## [DATA FOR THIS EXERCISE]
──────
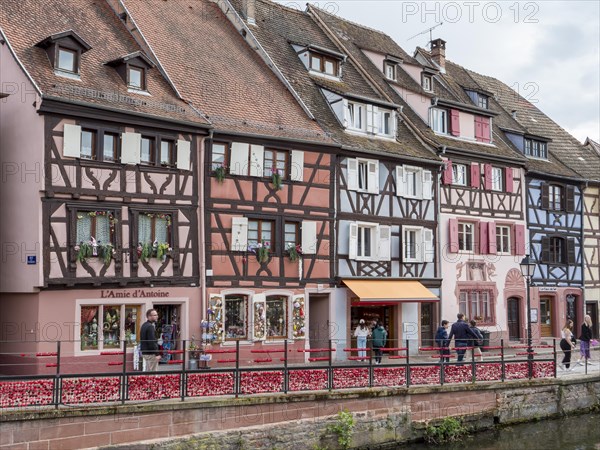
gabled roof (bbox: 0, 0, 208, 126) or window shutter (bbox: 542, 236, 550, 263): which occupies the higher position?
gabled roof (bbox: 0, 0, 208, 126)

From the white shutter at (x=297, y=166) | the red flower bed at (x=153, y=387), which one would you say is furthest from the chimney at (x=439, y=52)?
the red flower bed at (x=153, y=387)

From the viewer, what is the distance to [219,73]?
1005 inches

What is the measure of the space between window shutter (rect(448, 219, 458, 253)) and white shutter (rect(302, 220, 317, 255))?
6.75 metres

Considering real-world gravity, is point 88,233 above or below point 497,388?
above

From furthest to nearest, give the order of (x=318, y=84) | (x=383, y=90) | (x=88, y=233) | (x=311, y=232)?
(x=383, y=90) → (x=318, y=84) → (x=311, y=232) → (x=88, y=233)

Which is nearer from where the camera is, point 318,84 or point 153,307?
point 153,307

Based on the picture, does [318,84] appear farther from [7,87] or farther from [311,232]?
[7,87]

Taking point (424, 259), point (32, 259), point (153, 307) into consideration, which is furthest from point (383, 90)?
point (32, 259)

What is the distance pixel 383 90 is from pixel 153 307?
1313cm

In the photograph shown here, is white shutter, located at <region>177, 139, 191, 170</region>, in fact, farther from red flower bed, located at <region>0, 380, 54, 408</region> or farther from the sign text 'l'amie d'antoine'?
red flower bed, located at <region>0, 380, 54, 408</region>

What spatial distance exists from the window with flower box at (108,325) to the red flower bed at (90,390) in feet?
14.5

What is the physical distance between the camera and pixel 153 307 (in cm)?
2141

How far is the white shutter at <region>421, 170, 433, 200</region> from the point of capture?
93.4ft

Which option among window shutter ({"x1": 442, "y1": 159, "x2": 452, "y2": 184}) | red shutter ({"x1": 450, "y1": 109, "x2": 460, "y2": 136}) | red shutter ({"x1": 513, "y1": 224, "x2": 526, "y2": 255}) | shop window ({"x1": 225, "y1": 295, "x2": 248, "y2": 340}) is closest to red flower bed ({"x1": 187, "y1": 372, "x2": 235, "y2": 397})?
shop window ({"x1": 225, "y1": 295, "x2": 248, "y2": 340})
──────
## [EXERCISE TASK]
Copy every line above word for word, but leave out the pictures.

## [FINAL RESULT]
gabled roof (bbox: 0, 0, 208, 126) or window shutter (bbox: 542, 236, 550, 263): which occupies the higher position?
gabled roof (bbox: 0, 0, 208, 126)

From the white shutter at (x=297, y=166) | the red flower bed at (x=153, y=387), which one would you say is furthest from the chimney at (x=439, y=52)?
the red flower bed at (x=153, y=387)

From the viewer, what is the distance to [219,73]?
1005 inches

What is the measure of the space between window shutter (rect(448, 219, 458, 253)) and white shutter (rect(302, 220, 317, 255))?
6.75 metres

Considering real-world gravity, is point 88,233 above or below point 497,388?
above

From furthest to nearest, give the order of (x=318, y=84) | (x=383, y=90) | (x=88, y=233) | (x=311, y=232)?
(x=383, y=90) → (x=318, y=84) → (x=311, y=232) → (x=88, y=233)

Which is nearer from where the camera is, point 318,84 or point 153,307?
point 153,307

Based on the picture, does [318,84] appear farther from [7,87] or farther from [311,232]?
[7,87]

Taking point (424, 259), point (32, 259), point (153, 307) into consideration, which is furthest from point (383, 90)?
point (32, 259)

What is the distance pixel 383 90 is from pixel 153 307?
1313cm

In the photograph shown here, is white shutter, located at <region>177, 139, 191, 170</region>, in fact, farther from red flower bed, located at <region>0, 380, 54, 408</region> or farther from the sign text 'l'amie d'antoine'?
red flower bed, located at <region>0, 380, 54, 408</region>

What spatial distance exists from the window with flower box at (108,325) to the red flower bed at (90,390) in feet?
14.5

What is the physical distance between the camera and pixel 153 307 (in cm)?
2141

How far is the white shutter at <region>421, 170, 433, 200</region> from the point of capture?
93.4ft

Which option among window shutter ({"x1": 442, "y1": 159, "x2": 452, "y2": 184}) | red shutter ({"x1": 450, "y1": 109, "x2": 460, "y2": 136}) | red shutter ({"x1": 513, "y1": 224, "x2": 526, "y2": 255}) | shop window ({"x1": 225, "y1": 295, "x2": 248, "y2": 340}) is closest to red flower bed ({"x1": 187, "y1": 372, "x2": 235, "y2": 397})?
shop window ({"x1": 225, "y1": 295, "x2": 248, "y2": 340})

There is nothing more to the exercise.